Nevertheless, it was not until the mid-nineteenth century that flamenco began to spread beyond the confines of the gypsy community, through the growth of the cafés cantantes, where flamenco was offered as entertainment. Moving out from the gypsy ghettoes, flamenco now began to incorporate and adopt elements from Andalusian folk music – music already marked by the diverse traces of its hybrid history. It was also with the cafés cantantes that flamenco began to give more prominence to toque (guitar) and baile (dance), whereas previously the central focus had been cante (song).
Reflecting this history of persecution and liberalisation, Ricardo Molina has divided flamenco song (from which the instrumental and dance forms derive) into two basic groups. The first, cante gitano, stems from the hermetically isolated gypsy traditions of the fifteenth to the nineteenth century, and includes tonás, siguiriyas and soleares – the jondo (deep) forms of flamenco. The second, cante andaluz, arises from the adaptation of Andalusian folk music in the nineteenth century; it tends to be lighter in vein (chico), and includes alegrías and fandangos.

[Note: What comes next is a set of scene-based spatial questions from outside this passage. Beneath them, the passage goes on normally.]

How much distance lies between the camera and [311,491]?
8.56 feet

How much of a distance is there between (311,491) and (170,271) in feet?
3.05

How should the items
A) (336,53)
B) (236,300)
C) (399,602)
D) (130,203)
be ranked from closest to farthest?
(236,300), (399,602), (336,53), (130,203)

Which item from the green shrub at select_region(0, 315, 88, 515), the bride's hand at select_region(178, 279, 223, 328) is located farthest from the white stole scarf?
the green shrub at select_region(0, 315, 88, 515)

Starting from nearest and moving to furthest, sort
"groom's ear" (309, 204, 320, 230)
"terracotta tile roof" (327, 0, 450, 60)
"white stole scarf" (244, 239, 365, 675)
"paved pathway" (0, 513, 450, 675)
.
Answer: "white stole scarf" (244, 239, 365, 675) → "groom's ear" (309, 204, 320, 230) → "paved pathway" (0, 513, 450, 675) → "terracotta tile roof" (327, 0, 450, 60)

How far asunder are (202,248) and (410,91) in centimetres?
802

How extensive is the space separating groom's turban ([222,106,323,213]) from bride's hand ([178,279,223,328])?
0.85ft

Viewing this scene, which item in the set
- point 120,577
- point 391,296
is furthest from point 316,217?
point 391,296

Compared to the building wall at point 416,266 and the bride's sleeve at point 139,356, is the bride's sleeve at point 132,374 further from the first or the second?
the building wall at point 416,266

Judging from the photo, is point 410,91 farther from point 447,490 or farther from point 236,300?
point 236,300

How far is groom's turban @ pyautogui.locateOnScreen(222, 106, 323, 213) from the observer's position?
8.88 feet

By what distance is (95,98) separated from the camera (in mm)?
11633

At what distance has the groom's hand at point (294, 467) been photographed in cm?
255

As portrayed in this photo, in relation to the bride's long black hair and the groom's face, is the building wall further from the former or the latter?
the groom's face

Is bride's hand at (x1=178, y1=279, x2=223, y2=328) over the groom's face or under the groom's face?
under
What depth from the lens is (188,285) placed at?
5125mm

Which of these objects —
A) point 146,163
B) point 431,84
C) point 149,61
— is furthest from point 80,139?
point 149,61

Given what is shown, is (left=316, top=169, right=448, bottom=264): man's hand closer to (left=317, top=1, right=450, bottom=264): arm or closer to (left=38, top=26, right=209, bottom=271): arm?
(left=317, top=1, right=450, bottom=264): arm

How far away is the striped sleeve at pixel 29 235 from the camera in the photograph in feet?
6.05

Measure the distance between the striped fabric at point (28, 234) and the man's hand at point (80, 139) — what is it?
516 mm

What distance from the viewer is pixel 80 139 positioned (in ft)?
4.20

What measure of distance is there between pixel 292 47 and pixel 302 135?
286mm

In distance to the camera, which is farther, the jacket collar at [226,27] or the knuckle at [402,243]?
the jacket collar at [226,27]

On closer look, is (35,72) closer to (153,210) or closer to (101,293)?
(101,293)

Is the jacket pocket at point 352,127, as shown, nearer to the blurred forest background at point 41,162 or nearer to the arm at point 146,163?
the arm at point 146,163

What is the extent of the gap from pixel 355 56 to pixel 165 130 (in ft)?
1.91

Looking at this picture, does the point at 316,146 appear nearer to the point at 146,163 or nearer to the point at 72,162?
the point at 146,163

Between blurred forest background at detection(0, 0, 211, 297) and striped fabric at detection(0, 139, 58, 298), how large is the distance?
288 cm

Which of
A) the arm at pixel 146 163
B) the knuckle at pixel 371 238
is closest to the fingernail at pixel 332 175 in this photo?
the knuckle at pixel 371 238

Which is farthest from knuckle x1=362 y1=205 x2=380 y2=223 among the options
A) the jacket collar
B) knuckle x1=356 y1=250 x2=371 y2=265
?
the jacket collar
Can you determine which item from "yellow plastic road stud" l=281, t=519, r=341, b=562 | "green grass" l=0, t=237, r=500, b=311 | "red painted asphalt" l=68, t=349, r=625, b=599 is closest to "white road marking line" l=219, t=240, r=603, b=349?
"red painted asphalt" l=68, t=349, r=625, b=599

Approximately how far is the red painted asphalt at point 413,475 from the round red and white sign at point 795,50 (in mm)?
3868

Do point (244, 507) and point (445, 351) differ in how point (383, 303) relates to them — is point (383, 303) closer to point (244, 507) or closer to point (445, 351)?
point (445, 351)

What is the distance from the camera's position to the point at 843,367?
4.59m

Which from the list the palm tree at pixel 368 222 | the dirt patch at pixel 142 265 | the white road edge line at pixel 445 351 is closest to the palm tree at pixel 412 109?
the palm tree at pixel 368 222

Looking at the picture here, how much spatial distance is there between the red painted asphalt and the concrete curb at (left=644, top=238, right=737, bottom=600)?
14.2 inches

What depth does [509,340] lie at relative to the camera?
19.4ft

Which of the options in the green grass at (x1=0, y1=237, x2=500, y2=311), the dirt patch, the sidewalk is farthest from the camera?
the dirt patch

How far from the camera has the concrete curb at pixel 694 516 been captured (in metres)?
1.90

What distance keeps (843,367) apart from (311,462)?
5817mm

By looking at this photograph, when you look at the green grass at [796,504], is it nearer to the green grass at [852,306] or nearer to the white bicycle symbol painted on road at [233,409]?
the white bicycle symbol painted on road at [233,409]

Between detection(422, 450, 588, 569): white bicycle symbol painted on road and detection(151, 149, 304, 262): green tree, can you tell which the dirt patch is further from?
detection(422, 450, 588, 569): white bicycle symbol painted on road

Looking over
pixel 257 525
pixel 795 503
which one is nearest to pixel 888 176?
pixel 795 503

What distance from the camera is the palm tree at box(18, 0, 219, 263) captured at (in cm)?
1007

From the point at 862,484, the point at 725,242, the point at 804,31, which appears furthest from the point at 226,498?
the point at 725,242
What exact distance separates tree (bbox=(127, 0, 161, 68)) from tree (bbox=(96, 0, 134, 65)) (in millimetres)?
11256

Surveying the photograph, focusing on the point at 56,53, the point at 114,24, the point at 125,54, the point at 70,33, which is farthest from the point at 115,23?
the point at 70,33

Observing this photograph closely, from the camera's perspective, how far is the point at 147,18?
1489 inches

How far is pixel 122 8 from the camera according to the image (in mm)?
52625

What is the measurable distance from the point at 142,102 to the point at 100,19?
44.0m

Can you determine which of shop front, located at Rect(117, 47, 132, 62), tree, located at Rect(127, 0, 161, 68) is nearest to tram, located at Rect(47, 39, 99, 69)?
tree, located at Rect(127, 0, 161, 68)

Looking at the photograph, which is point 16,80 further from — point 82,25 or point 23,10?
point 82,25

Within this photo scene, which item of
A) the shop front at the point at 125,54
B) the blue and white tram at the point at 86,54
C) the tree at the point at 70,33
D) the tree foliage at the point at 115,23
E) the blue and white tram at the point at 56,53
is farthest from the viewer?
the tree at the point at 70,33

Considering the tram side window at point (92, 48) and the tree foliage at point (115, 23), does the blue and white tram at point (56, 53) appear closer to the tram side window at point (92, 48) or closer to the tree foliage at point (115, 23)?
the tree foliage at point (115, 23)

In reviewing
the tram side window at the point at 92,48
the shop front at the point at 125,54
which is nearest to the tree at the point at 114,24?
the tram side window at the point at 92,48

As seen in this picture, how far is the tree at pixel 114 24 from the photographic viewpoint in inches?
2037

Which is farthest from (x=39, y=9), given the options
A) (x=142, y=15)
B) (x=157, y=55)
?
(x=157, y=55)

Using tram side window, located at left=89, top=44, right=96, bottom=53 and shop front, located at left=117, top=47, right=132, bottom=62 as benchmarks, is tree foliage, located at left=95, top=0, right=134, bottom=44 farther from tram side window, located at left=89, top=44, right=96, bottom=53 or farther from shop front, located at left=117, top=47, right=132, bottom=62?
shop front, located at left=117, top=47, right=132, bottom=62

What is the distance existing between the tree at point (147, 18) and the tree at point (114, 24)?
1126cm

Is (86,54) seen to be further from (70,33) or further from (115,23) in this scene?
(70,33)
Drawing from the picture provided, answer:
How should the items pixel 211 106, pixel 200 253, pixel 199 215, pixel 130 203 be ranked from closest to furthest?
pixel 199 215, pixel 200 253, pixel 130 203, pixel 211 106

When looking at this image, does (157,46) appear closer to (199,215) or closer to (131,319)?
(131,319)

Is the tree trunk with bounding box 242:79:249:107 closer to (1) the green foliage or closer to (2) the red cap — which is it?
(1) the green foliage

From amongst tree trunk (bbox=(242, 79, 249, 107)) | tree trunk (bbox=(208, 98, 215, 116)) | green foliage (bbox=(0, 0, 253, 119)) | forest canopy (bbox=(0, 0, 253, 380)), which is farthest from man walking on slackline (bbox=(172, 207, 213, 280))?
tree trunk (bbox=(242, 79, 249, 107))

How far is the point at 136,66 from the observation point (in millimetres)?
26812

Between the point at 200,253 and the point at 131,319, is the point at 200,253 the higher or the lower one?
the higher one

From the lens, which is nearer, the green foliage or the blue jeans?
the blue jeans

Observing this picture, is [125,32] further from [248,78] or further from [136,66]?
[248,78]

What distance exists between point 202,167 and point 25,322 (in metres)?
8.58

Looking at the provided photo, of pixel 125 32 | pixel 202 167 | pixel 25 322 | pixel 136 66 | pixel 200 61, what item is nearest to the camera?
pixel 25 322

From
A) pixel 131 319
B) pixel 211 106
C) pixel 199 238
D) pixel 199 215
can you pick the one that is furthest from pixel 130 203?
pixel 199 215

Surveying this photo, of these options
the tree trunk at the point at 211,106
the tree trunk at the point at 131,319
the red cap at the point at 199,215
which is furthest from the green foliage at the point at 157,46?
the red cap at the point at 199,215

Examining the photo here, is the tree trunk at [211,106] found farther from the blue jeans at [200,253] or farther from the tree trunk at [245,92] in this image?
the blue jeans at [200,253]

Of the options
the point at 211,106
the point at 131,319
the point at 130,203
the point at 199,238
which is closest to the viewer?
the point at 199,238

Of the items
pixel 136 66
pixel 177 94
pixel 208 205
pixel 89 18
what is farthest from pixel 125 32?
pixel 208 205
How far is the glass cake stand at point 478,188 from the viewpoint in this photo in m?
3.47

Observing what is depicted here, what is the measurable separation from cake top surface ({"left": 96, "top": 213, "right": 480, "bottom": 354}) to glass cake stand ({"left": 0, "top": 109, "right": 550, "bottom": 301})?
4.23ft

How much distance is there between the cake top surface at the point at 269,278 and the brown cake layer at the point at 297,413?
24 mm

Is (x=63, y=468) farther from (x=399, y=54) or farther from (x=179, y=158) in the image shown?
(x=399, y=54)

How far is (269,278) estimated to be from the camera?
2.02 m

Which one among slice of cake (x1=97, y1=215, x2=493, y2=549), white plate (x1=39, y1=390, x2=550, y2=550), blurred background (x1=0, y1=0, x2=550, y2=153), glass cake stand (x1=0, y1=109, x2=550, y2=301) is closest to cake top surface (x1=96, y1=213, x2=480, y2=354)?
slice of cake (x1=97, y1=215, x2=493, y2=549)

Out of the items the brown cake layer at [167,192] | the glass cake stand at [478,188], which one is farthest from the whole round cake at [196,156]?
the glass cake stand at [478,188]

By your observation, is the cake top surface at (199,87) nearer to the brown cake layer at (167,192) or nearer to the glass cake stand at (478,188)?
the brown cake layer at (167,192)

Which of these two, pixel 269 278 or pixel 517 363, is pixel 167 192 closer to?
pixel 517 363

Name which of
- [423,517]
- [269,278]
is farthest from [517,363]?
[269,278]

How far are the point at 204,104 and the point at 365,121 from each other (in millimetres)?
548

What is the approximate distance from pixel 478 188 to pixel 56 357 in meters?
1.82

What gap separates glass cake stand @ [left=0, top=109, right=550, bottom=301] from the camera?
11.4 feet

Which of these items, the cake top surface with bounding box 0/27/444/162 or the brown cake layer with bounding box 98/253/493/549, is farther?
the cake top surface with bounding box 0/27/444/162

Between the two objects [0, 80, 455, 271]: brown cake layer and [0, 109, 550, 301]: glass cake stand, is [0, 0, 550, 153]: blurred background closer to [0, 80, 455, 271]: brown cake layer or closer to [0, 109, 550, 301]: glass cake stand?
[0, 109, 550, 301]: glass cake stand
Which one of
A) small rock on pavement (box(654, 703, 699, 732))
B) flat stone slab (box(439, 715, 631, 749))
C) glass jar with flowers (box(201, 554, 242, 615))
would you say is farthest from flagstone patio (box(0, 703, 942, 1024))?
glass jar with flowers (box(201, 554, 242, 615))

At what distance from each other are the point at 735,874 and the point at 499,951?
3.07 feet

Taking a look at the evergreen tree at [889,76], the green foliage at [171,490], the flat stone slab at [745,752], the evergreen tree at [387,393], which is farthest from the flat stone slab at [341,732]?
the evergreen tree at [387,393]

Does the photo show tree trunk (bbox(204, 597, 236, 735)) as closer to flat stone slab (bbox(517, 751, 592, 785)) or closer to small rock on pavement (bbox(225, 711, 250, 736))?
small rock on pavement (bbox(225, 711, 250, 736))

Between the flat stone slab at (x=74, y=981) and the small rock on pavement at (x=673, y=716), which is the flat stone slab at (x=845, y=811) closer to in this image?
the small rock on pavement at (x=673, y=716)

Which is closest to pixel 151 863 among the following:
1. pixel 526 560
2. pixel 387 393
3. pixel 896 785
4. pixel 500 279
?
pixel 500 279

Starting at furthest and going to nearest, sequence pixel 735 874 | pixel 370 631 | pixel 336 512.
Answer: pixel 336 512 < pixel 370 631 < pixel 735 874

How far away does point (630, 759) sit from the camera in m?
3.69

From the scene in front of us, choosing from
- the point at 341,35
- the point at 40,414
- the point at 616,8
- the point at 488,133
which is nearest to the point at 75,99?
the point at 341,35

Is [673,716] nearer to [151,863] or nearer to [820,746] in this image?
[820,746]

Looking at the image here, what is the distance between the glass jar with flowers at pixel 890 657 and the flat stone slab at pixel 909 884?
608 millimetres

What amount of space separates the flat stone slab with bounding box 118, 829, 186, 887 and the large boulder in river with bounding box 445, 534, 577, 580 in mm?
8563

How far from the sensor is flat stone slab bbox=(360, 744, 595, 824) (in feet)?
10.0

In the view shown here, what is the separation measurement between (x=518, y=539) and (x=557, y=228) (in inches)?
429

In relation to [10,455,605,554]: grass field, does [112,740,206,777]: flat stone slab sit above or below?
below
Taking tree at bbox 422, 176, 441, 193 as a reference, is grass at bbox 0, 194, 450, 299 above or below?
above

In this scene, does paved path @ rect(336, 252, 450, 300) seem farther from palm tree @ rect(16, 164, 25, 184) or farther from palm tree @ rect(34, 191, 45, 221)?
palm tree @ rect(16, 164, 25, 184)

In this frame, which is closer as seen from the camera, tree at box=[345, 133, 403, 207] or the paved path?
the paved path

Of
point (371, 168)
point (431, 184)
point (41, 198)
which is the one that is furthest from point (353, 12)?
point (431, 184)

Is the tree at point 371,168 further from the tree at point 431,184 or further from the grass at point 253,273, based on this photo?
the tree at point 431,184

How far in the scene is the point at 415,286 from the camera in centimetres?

the elemental themes of an existence pitted against the vicissitudes of fate
Certainly the character of flamenco was formed against this historical backdrop. Of the flamenco performer, Fernando Quiñones has said, ‘Mysteriously he gathers within himself all the pain and joy of centuries.’ Songs often take the elemental themes of an existence pitted against the vicissitudes of fate – love and death, labour, longing, and loss – and refract these subjects through personal feeling. For flamenco is perhaps above all an art which dramatises inner conflict.
A tocaor (guitarist), for example, will alternate between contrasted segments of melodic line (punteado) and strummed or rhythmically struck chords (rasgueado). A melody is interrupted by rapping the sound board, a rhythm shifts its stresses unpredictably, reverberating strings are abruptly dampened. A bailaora spirals sinuously arcing arms above her head, fingers caressing the air, a foil to her earthbound steps spiking forcefully downwards. A percussive series of rapid staccato footbeats ends with a suddenly frozen pose, her arched back and twisted shoulders, half turned towards the audience and half away, a tensed gesture of defiance. The voice of a cantaor grows harsh, rasping against the melody like an abrasion. A word is distorted with fervent emotion, or drawn out in a melismatic improvisation that insinuates itself between and through the lyrics.
it is not just passion that suffuses flamenco, but also the contrary and equally powerful force of restraint
If flamenco cuts deep, it is because it is a double-edged blade. With its restless extremes of violent outpouring and muted resignation, its tremulous oscillation between wayward improvisation and strict precision, it is not just passion that suffuses flamenco, but also the contrary and equally powerful force of restraint. Within its fluctuating moods, outbursts of temper are themselves tempered by discipline, constrained by the rigours of rhyme, rhythm and posture. Close to its very bones lies a struggle between form and feeling, a drama that echoes the personal experiences of displacement and subjection:
I am no longer who I was
Nor will I be again
I am a tree of sadness
In the shadow of a wall
In Europe but somehow not of it, flamenco flowered in the darkness of Europe’s shadow. It is its doubled, dissident, conflictual nature that imparts such astonishing intensity, that so intoxicates, unsettles and transports us.